L'organisation Cubalex a dénoncé ce jeudi que l'activiste Gisselle «Zea» (Gisselle Ordóñez Milián), mère et voisine du quartier Zamora à Marianao, La Havane, a été soumise à un interrogatoire de plusieurs heures par des agents de la Sécurité d'État le 16 juillet, lors d'une procédure marquée par des menaces, de l'intimidation et l'utilisation de son fils mineur comme moyen de pression.
Selon la plainte diffusée par Cubalex, l'activiste a reçu une convocation du MININT le 15 juillet avec moins de 24 heures de préavis pour se présenter à la 6e Unité de la Police Nationale Révolutionnaire de Marianao.
Bien que la convocation indiquait qu'elle serait interrogée par le chef de secteur, en pratique, elle a été questionnée par deux agents du Département de la Sécurité de l'État identifiés comme « Antonio » et « Luisito », accompagnés de l'instructeur pénal « Andy ».

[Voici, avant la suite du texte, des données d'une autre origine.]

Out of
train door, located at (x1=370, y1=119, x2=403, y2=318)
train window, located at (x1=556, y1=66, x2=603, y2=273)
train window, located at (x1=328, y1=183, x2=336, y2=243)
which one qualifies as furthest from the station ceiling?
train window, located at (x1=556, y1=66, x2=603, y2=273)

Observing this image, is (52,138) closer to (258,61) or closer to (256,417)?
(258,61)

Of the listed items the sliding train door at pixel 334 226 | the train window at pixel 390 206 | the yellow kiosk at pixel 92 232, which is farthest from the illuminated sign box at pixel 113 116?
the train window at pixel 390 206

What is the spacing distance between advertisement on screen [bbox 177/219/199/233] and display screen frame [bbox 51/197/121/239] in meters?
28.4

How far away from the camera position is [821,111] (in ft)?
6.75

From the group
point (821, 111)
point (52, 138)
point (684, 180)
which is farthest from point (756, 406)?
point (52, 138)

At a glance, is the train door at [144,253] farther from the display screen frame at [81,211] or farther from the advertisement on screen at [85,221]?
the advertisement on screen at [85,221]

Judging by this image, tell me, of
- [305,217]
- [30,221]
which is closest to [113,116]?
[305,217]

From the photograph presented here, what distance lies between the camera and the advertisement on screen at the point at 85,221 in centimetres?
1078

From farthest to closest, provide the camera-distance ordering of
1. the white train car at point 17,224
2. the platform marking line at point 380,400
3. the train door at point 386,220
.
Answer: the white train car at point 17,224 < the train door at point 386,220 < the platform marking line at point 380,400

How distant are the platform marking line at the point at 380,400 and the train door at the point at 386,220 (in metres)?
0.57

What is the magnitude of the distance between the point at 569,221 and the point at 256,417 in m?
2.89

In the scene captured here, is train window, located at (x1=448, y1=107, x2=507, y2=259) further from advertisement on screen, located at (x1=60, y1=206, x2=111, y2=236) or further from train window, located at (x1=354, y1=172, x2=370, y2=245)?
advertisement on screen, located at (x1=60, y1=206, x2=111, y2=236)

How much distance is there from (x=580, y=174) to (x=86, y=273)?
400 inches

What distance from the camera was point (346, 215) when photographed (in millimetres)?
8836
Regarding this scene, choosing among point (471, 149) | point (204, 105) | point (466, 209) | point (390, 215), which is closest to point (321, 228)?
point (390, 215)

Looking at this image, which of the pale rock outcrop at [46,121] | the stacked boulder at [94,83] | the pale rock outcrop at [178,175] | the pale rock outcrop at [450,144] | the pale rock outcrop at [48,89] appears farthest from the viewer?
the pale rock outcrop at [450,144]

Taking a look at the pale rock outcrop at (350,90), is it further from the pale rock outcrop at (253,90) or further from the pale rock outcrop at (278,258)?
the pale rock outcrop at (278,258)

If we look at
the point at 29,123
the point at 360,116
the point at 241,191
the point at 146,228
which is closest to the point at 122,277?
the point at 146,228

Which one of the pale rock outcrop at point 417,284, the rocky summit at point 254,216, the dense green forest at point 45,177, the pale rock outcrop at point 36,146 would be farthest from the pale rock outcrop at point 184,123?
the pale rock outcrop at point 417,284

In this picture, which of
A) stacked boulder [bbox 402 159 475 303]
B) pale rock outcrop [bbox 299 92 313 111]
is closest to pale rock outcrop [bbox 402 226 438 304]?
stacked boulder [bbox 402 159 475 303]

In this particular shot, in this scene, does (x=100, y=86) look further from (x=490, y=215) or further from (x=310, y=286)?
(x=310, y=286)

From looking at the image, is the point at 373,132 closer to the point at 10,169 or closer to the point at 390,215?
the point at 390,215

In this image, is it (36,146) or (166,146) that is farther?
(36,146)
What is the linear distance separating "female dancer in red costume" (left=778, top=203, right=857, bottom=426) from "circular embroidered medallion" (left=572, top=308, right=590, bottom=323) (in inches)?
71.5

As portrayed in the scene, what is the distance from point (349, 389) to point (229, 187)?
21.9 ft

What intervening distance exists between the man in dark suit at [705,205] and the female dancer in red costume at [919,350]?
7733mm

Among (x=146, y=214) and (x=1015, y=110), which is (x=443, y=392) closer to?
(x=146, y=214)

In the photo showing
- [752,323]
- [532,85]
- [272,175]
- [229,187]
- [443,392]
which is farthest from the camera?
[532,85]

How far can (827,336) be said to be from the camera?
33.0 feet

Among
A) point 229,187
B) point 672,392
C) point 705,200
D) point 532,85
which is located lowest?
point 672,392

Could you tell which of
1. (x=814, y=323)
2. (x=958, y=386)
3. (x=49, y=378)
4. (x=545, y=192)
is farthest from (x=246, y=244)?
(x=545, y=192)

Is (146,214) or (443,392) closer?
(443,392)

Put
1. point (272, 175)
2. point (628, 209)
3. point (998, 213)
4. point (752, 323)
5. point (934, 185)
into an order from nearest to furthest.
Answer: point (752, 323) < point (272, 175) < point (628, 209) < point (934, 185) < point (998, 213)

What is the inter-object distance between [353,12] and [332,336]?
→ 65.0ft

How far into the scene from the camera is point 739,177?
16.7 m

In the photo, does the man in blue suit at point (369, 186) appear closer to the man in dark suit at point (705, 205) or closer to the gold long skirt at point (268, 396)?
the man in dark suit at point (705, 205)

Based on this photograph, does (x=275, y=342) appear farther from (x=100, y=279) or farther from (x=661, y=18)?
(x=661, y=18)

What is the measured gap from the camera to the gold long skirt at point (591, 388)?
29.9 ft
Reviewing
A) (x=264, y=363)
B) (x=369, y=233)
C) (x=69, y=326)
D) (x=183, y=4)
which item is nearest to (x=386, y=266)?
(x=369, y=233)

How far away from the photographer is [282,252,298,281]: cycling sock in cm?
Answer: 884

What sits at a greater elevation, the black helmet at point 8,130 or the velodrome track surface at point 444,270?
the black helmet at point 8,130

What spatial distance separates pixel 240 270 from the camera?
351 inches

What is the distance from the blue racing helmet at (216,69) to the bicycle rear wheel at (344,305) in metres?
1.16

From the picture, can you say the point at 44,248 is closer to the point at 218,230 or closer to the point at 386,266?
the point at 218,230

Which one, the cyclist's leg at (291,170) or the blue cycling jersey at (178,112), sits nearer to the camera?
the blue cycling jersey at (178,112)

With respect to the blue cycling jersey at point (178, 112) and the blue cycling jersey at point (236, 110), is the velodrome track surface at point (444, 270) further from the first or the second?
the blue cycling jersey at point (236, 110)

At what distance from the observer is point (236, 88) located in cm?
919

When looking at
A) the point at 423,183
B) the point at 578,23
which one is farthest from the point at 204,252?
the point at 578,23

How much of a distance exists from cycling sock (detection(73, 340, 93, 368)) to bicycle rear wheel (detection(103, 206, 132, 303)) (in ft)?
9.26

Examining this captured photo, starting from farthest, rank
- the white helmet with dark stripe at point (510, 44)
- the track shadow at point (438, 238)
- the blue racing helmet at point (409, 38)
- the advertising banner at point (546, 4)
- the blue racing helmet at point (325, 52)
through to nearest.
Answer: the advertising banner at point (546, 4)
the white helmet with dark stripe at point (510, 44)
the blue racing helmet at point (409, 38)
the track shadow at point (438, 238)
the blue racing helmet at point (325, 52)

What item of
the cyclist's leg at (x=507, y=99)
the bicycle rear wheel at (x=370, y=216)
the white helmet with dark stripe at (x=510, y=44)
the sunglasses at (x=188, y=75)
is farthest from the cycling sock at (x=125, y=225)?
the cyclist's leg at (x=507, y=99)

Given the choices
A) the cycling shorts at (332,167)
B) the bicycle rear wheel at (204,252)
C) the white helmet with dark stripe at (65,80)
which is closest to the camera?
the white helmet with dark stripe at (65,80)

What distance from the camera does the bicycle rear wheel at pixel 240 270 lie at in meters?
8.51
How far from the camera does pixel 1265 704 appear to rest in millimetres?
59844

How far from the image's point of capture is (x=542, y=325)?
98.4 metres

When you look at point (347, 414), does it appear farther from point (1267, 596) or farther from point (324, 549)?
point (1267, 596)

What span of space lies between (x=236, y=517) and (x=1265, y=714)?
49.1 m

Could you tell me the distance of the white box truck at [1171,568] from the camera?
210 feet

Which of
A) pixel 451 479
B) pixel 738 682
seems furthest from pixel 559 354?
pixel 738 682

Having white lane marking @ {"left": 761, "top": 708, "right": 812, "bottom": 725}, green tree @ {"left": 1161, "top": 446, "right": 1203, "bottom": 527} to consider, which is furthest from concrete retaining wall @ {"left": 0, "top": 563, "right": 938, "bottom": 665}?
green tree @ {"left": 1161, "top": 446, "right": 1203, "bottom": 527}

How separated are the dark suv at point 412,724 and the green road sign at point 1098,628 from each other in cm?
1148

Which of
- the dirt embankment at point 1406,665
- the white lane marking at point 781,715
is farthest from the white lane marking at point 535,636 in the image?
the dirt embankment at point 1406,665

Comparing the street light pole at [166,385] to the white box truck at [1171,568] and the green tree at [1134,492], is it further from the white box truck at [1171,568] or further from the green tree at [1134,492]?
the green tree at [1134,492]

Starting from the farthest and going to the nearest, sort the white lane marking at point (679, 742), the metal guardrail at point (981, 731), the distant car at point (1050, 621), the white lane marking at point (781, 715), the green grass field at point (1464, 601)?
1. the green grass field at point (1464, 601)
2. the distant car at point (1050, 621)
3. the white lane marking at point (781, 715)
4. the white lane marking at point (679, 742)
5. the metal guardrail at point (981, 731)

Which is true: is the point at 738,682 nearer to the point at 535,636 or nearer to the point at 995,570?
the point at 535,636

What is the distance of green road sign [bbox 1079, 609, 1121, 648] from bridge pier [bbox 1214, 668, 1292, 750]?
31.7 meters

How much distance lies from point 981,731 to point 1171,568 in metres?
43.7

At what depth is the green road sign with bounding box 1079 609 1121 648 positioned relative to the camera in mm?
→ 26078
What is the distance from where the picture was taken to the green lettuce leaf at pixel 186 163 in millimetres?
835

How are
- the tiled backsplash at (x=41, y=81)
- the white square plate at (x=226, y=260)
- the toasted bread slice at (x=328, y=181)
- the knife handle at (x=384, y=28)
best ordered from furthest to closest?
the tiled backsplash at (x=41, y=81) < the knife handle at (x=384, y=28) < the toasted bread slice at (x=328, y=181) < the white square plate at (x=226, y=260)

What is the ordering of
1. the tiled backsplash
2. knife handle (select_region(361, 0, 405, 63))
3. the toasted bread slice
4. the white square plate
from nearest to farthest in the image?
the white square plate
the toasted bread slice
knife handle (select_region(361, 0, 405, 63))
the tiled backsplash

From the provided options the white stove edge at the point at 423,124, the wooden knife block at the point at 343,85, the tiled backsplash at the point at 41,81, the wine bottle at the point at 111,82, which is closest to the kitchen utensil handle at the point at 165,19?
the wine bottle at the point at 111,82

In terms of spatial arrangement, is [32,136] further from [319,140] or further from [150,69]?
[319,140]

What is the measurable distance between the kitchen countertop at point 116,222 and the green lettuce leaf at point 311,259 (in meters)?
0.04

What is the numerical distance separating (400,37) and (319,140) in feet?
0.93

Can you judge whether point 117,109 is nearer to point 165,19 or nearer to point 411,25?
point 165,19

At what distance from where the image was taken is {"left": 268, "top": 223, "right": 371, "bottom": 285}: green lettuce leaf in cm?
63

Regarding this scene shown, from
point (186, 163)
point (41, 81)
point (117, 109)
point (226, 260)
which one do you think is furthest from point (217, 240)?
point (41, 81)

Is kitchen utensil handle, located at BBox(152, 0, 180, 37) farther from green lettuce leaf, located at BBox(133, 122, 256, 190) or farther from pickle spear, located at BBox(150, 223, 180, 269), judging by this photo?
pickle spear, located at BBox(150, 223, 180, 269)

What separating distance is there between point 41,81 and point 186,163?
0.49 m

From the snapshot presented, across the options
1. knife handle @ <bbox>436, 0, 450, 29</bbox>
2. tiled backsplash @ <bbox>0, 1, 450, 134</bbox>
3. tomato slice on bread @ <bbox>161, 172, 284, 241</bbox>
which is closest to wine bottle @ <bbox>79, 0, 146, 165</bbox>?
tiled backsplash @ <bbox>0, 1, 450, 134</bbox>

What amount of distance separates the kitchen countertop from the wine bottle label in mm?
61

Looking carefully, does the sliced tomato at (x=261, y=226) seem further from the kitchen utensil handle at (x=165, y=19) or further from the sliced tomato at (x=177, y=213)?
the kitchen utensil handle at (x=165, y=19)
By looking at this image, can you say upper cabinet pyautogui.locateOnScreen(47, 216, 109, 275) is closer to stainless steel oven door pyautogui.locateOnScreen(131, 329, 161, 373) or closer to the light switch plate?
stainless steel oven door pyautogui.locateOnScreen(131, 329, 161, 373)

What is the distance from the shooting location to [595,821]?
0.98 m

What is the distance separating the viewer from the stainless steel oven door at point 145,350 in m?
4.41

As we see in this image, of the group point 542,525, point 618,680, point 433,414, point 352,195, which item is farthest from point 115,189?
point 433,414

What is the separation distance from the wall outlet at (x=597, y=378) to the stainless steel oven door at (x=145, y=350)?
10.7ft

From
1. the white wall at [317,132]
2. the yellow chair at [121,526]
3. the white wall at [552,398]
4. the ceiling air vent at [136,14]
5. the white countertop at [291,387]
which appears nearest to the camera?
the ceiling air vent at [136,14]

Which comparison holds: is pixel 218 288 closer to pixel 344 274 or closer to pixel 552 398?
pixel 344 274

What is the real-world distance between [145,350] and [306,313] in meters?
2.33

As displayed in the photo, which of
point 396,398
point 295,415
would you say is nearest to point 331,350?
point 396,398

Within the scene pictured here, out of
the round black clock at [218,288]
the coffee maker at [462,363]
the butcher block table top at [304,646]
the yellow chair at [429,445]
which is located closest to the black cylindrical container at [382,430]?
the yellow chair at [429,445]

Lors de l'interrogatoire, les officiers ont interrogé sa position politique et lui ont demandé si elle avait participé à des manifestations, y compris des cacerolazos dans son quartier. Ils lui ont assuré que participer à des manifestations « constituait un délit » et l'ont qualifiée de « leader de sa communauté » en raison de ses publications sur les réseaux sociaux, des photographies qu'elle a diffusées des opérations policières lors des manifestations et de son travail communautaire.
Les agents ont également tenté de la lier à une affiche apparue dans son quartier contre le gouvernant Miguel Díaz-Canel : ils lui ont demandé d'écrire l'alphabet sur une feuille pour comparer son écriture avec celle du message. Gisselle a refusé, considérant qu'ils pouvaient l'utiliser pour l'incriminer.
De plus, on l’a avertie qu’on pourrait lui attribuer un financement venu de l'étranger et on l'a rendue responsable de la reproduction de ses publications dans des médias indépendants.
Un des moments les plus graves de l'interrogatoire a été lorsque les officiers ont laissé entendre des actions possibles concernant la garde de son fils mineur, l'utilisant comme levier de pression pour l'intimider.
À la fin de la procédure, on l'a forcée à signer un acte d'avertissement et on lui a communiqué qu'elle serait de nouveau convoquée, cette fois à Villa Marista, siège principal du Département de la sécurité de l'État à La Havane, en l'avertissant que « la procédure y serait différente ».
Gisselle documente et dénonce publiquement depuis plusieurs mois la crise des services de base dans sa communauté. Le 6 juillet, elle a signalé 38 heures consécutives sans électricité et une semaine entière sans eau potable à Zamora, et elle a participé à des cacerolazos et des manifestations dans le quartier depuis au moins mars 2026.
Le cas n'est pas isolé. À peine quelques jours auparavant, l'activiste Edel Carrero a été cité par la Sécurité de l'État à Villa Marista dans le cadre du cinquième anniversaire des manifestations du 11J.
Cubalex avertit que ce qui est arrivé à Gisselle « reflète un schéma documenté de convocations arbitraires, d’interrogatoires intimidants, de menaces, de tentatives de lier des personnes critiques à des présumés actes criminels et de l'utilisation de membres de la famille, y compris des enfants mineurs, comme mécanisme de pression pour décourager l'exercice de la liberté d'expression, la participation civique et la défense des droits humains ».
Ce schéma est soutenu par les chiffres : en juin 2026, Cubalex a enregistré 319 événements répressifs et 608 incidents de harcèlement à travers le pays, en plus d'au moins 40 mineurs dans les prisons cubaines.